しかもその日はカインが贔屓にしている画家の展覧会に行こうと思っていたのに、腹が減っただの足が疲れただの、挙げ句の果てには貴族お抱えの香水店に入り、その店で一番高い香水を買わされた。
王家の嫡男と云えど、無駄遣いをするべきではない。そもそもこの女にそんなものを買い与える価値はあるのか。そう問いたくなる。
その日使ったモノは、リーザと遊ぶ時の何千倍の金と、労力と、気力と、えげつない喪失感。

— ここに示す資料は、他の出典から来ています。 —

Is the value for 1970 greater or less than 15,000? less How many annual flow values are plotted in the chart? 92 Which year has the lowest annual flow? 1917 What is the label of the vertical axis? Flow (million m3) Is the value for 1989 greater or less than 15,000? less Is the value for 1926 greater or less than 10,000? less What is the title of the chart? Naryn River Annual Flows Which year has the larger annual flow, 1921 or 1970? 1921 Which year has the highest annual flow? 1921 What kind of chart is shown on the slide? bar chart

「ではカイン様!また明日、私の屋敷まで迎えに来てくださいませ!」
二度とごめんだ!!!!!
そう思って口に出そうとして、黙ってしまう。
街で馬車から降りてきた男女に目が行ったからだ。
(…リーザ…)
もちろんその隣でリーザをにこやかに見つめている男は、ブラウンだ。
(…そんな男が趣味だったのか?)
顔だけなら、自分の方が絶対に格好いいと断言できる。私の方が格好いい……しまった、ナルシストが入りつつあった。
「カイン様?」
こちらに気付かない彼女。いつもならどこにいても見つけてくれて、駆け寄った来てくれた彼女。けれど彼女が今見ているのはあの男で、二人の世界に入りきっている。
(…くだらない…)
自分にはもう関係ない。あんな女、あの男にくれてやる。
我儘も言わなくて、なんでもして、少し抜けていて、まぁそこそこ可愛らしい女。
こんな令嬢よりもよっぽど令嬢らしい、女。
「……私の負けのようだな、ヒューリア…」
どうやら、自分には彼女がいないとダメらしい。